En el universo de Lartigue sólo hay mujeres jóvenes y hermosas. La búsqueda de la felicidad y la belleza que lleva a cabo desde su infancia excluye cualquier deformidad o signo de envejecimiento y mantiene a distancia todo lo que pueda enturbiar un día resplandeciente o recordar la fealdad y la muerte.

 

 

 

En la primavera de 1910, cuando aún no tenía 16 años, Lartigue descubrió la moda y, sobre todo, a las modelos. Durante meses, cámara al hombro, se lanzó a la avenida del Bois de Boulogne, cerca de su casa, donde las mujeres distinguidas paseaban a horas concretas para enseñar sus vestidos nuevos. Lo que esperaba retener el joven fotógrafo no era el detalle de los tejidos, sino más bien la aparición de mujeres elegantes. Sus primeras representaciones de las paseantes ponen de manifiesto una distancia y un temor nuevos ante el universo femenino, provocados en primer lugar por la diferencia de edad y, después, por el deseo sexual. Lartigue, que siente una emoción de tipo erótico, se esconde. De ahí el encuadre oblicuo con el que las captura, esa toma de vista tan baja. Con la experiencia, la mirada de Lartigue cambia y mira directamente a los ojos de sus amantes. En contraste con el resto de su obra, Lartigue pide explícitamente a esas mujeres indolentes que no hagan nada, que no se muevan.
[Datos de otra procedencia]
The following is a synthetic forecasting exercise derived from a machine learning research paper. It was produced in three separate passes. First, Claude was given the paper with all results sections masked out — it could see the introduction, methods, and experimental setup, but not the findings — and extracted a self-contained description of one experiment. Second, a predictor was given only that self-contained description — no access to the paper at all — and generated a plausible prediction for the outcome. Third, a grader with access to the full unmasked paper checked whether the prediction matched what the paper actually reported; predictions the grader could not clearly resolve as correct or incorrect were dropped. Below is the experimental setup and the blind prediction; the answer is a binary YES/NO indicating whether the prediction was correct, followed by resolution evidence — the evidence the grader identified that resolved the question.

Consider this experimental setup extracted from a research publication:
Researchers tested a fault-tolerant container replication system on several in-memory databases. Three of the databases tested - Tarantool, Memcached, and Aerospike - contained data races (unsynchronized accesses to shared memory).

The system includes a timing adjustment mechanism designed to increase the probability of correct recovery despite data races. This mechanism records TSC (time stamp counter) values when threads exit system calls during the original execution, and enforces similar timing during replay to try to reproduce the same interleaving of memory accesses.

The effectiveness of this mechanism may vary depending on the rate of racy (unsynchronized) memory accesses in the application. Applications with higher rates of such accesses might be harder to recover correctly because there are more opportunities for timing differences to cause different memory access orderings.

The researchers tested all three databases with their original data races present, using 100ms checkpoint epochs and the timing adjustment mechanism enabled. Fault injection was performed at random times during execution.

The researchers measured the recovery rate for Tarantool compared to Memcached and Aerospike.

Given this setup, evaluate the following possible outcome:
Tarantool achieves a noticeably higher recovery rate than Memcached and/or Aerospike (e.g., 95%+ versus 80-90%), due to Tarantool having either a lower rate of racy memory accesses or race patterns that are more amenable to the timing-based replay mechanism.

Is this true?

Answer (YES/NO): NO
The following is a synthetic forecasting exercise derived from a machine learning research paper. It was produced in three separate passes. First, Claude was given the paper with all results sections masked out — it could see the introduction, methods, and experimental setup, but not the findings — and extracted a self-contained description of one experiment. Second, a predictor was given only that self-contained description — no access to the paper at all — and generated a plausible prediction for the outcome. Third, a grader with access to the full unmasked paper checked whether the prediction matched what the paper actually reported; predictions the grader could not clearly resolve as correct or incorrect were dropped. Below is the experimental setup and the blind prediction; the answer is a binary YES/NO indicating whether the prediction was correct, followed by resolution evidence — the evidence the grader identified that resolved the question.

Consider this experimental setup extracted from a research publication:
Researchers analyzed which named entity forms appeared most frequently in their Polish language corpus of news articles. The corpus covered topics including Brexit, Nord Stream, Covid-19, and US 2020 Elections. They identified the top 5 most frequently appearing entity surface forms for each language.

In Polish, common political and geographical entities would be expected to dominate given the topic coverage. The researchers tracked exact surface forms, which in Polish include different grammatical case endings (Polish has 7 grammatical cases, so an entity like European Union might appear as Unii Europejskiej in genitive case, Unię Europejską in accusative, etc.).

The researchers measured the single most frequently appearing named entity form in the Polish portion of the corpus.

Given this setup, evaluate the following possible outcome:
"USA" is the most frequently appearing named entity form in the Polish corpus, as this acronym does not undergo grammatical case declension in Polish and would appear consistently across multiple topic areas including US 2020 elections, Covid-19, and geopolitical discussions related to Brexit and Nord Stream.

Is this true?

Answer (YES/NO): NO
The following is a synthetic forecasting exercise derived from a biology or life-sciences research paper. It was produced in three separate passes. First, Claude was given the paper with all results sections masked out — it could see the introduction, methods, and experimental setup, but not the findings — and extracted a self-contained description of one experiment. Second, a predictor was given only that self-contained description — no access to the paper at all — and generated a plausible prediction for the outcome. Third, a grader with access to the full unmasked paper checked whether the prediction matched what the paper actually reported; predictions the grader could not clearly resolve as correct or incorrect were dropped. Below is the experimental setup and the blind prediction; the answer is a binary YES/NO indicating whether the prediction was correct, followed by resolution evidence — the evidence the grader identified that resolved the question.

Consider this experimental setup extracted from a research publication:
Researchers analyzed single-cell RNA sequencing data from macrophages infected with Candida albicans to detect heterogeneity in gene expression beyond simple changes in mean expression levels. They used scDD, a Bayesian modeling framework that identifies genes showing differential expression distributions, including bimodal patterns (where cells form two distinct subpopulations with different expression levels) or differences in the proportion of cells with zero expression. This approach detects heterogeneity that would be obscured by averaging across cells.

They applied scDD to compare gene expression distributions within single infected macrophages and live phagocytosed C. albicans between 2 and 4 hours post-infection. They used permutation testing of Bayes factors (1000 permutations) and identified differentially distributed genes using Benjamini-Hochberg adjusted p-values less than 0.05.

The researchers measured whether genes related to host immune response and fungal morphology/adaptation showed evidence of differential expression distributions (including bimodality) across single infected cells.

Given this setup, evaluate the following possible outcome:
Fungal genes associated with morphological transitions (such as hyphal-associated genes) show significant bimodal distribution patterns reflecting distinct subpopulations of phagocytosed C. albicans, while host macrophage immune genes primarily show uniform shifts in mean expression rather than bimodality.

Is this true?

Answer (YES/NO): NO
A principios del siglo XX, todo el mundo sueña con disfrutar de los nuevos placeres de la velocidad y el deporte, y con recorrer sin obstáculos los territorios que día tras día descubre la modernidad. También el joven fotógrafo y su hermano Zissou sueñan desde pequeños con disfraces que les permitan asemejarse a los héroes de sus aventuras preferidas: aviadores, pilotos de carreras o exploradores de mundos lejanos. Gorros, gafas y abrigos de piel hacen que quienes los lleven parezcan extraterrestres. De ahí que en la obra de Lartigue exista un grupo de imágenes encontramos exploradores de un nuevo tipo, figuras enmascaradas, pesadas y paralizadas en su singular atuendo.
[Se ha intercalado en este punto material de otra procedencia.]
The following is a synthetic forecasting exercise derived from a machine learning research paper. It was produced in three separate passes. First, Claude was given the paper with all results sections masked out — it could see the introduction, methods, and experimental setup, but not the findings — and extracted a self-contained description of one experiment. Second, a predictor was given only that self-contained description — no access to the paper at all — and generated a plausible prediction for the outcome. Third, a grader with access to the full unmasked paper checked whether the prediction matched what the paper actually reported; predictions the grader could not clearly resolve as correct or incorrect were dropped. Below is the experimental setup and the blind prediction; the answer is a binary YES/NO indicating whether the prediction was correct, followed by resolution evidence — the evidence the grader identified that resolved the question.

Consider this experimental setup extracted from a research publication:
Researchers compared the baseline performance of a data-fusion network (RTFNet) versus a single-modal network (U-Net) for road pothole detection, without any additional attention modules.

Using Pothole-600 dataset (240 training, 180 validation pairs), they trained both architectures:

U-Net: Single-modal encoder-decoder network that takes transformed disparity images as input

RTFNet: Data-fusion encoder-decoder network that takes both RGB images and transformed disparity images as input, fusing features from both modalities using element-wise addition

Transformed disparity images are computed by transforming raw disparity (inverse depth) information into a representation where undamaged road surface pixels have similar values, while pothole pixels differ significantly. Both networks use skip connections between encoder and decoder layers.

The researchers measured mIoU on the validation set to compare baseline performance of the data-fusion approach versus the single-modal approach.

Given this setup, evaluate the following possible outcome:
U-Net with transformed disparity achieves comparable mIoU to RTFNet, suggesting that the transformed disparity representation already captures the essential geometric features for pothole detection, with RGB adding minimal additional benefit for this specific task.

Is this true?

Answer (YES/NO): NO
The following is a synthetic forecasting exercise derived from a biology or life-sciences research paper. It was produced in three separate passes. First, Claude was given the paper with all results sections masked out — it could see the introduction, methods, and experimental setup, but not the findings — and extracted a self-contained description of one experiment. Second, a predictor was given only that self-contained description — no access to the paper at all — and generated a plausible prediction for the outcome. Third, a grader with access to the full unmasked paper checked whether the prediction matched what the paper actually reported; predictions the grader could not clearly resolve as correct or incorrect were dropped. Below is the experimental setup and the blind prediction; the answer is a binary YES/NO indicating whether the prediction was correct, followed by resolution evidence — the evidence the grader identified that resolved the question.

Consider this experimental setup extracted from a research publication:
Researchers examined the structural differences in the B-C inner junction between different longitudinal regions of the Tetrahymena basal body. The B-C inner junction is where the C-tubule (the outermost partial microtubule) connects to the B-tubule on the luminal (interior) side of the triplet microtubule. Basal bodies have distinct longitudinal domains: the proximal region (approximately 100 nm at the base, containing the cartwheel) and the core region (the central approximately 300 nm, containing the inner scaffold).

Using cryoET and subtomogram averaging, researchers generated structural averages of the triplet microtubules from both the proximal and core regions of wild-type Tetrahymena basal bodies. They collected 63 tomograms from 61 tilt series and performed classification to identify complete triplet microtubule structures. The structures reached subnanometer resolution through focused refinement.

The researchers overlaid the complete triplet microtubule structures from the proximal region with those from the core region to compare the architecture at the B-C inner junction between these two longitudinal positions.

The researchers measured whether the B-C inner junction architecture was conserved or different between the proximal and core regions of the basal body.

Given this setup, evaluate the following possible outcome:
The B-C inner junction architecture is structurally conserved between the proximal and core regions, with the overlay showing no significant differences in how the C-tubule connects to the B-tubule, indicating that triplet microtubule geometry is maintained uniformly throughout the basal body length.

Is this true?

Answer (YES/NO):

Finalmente, destacar la fascinación de Lartigue por el infinito y la naturaleza, donde el hombre se enfrenta a su soledad. En esta parte de la obra de Lartigue, el individuo aparece con apenas más consistencia que una brizna de paja, como un fantasma agitado por los vientos o movido a merced del oleaje. Nuestro paso terrenal es efímero: eso es lo que nos repiten constantemente estas imágenes que traicionan una felicidad imposible de retener y que indican que sólo estamos en la Tierra como habitantes transitorios.